Nixon was a difficult man, of course, and even at three and a quarter hours the film can barely scratch that surface. We remember him as cunning and corrupt, and so he was, even if his political legacy - ending Vietnam, opening up Red China - is arguably better than that of his archenemy Kennedy. The film, to its detriment, skirts over much of road that took him to the White House, notably his crucial role in the HUAC.

Stone might have been expected to damn out of hand, but there is sympathy in these frames, one that doesn't excuse but does try to explain. "You can't stop it," a protester says of the war. "Because it's not you.

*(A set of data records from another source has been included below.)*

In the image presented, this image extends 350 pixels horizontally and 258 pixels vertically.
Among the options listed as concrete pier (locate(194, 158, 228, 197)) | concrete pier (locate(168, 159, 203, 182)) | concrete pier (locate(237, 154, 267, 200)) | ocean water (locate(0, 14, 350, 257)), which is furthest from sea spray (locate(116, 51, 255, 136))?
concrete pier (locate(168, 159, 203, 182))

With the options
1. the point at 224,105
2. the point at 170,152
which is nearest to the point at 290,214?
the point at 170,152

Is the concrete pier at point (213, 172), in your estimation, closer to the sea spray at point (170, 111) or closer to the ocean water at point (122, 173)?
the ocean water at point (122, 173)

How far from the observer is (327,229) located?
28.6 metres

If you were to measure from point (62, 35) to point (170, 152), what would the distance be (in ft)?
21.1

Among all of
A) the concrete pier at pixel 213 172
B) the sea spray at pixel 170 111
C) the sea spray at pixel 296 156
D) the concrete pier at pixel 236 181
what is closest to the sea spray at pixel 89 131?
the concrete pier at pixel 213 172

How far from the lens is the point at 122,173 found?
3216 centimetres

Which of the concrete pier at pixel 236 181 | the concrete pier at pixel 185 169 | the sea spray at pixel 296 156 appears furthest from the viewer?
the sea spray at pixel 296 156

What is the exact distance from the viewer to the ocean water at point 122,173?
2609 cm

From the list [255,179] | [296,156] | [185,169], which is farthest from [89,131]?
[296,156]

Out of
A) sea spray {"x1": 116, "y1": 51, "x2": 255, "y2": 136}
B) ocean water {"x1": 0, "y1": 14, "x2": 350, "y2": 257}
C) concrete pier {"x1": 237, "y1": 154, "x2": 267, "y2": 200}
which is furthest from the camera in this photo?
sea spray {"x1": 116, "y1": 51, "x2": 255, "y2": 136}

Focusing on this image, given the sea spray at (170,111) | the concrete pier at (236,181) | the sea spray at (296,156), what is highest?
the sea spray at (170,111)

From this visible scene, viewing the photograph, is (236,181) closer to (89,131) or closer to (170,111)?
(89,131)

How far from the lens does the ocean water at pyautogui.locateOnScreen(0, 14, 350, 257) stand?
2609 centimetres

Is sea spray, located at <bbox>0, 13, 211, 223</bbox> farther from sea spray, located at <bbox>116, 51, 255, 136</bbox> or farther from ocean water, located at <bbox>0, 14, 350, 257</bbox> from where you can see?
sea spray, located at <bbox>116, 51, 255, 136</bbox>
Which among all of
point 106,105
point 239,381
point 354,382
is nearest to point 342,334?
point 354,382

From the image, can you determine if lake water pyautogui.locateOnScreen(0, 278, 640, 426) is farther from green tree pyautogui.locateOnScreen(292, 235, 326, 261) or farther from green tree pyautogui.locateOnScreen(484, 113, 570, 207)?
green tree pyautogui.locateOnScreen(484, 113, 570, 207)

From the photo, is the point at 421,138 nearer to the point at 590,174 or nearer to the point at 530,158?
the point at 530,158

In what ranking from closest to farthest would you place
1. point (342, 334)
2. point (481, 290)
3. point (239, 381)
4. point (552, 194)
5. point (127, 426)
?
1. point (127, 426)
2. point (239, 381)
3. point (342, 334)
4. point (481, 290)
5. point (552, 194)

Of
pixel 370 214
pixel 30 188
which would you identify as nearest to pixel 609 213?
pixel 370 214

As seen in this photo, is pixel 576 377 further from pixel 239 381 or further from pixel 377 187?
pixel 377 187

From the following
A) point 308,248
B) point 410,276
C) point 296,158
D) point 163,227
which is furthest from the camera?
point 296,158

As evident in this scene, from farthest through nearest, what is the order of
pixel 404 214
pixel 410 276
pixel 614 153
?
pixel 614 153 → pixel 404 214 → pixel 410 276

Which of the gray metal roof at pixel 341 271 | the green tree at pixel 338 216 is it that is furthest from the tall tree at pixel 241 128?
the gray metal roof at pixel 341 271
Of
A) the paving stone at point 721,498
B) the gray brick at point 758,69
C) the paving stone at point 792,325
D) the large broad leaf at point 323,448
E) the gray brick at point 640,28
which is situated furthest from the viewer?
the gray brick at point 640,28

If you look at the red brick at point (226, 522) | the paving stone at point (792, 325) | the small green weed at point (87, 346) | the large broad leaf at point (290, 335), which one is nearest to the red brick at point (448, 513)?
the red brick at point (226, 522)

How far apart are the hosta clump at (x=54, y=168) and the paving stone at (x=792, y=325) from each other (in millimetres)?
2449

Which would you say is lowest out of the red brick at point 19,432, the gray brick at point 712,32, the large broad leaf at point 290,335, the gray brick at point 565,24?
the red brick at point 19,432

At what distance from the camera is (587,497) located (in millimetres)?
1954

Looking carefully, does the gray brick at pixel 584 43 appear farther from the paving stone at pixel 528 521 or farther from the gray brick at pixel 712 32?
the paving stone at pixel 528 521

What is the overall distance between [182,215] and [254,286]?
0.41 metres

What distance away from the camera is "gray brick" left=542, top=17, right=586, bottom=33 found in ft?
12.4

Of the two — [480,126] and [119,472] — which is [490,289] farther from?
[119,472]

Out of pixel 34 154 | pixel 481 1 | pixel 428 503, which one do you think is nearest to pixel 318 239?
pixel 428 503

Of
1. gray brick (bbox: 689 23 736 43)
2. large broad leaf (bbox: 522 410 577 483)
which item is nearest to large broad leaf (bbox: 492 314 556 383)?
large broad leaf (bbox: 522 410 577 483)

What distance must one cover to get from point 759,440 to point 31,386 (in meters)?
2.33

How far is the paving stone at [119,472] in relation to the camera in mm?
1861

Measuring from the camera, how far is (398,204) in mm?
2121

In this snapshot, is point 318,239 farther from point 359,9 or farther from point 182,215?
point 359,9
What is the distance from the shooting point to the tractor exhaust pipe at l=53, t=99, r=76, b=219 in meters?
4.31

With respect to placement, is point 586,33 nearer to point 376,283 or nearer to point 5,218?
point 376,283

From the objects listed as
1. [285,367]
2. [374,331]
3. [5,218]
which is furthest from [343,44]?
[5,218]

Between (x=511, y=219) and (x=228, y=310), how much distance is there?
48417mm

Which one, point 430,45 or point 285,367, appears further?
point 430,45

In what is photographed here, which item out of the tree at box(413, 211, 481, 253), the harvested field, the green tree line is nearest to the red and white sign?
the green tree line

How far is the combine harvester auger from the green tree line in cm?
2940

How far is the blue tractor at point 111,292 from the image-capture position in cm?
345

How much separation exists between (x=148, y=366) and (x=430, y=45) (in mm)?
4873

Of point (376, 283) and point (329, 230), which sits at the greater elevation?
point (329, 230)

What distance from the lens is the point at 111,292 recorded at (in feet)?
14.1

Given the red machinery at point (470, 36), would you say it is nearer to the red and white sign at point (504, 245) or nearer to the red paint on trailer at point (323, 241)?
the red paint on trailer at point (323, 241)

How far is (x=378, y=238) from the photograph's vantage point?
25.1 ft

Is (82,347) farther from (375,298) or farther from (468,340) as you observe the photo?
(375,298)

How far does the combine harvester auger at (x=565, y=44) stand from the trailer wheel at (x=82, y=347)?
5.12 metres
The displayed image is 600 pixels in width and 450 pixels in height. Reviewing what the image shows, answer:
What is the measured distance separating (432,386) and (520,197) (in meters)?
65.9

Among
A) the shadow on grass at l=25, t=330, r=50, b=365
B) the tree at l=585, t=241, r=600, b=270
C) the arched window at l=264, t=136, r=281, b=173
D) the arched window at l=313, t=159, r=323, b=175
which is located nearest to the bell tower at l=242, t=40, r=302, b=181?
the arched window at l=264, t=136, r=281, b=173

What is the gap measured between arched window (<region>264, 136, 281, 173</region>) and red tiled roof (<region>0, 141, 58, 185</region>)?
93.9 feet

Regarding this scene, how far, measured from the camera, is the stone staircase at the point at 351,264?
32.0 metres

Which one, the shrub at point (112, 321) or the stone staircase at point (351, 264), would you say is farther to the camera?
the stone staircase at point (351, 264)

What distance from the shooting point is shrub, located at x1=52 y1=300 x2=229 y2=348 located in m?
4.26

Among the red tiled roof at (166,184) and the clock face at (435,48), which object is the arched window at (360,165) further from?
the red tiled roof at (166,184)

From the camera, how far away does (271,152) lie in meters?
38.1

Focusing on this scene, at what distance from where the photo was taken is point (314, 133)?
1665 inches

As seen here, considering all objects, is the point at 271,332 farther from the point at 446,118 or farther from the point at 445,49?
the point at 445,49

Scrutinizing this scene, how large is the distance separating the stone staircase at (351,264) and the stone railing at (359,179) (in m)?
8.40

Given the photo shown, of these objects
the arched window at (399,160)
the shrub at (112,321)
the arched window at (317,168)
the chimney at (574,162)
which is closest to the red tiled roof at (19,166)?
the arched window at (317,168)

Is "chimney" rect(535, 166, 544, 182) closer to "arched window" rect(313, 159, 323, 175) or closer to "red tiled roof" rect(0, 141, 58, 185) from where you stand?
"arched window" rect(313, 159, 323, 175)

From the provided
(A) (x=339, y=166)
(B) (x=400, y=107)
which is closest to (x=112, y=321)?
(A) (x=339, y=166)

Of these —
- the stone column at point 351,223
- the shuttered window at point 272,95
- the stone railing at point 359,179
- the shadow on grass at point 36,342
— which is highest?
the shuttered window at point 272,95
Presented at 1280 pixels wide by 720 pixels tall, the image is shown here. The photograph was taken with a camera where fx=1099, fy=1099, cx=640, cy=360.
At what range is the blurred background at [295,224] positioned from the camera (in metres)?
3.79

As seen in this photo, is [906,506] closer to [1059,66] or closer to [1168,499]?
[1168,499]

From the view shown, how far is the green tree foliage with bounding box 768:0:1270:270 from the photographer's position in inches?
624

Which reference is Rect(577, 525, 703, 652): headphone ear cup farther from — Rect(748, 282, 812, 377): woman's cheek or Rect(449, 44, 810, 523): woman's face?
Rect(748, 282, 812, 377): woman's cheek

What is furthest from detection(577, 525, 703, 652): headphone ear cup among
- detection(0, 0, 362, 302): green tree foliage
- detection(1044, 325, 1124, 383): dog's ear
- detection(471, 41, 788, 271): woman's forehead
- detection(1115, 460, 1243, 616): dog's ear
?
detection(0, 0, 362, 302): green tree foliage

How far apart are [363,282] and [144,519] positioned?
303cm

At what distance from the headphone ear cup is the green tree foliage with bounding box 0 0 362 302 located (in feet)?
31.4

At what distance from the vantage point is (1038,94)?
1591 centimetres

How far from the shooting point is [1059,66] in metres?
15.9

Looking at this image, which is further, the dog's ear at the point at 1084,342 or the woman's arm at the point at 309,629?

It's the system. And the system won't let you stop it..." In the end, this Nixon's villainy is Shakespearean: "They need to sacrifice something, y'know, appease the gods of war - Mars, Jupiter. I am that blood, General... All leaders must finally be sacrificed."

This is Oliver Stone, of course, and so the film is too long, too loud (odd how John Williams writes his best, least bombastic scores for Stone) and too didactic. But it is also intelligently written and compellingly played. Its flaws are manifest, its overstatement carried through to a video sleeve that, bizarrely, seems to be going for that Independence Day look, replete with explosions and Nixon himself hovering menacingly over a tiny tiny White House. But it is also an uncompromising, enthralling three hours of truly epic American cinema, and these days not too many can lay a claim to that.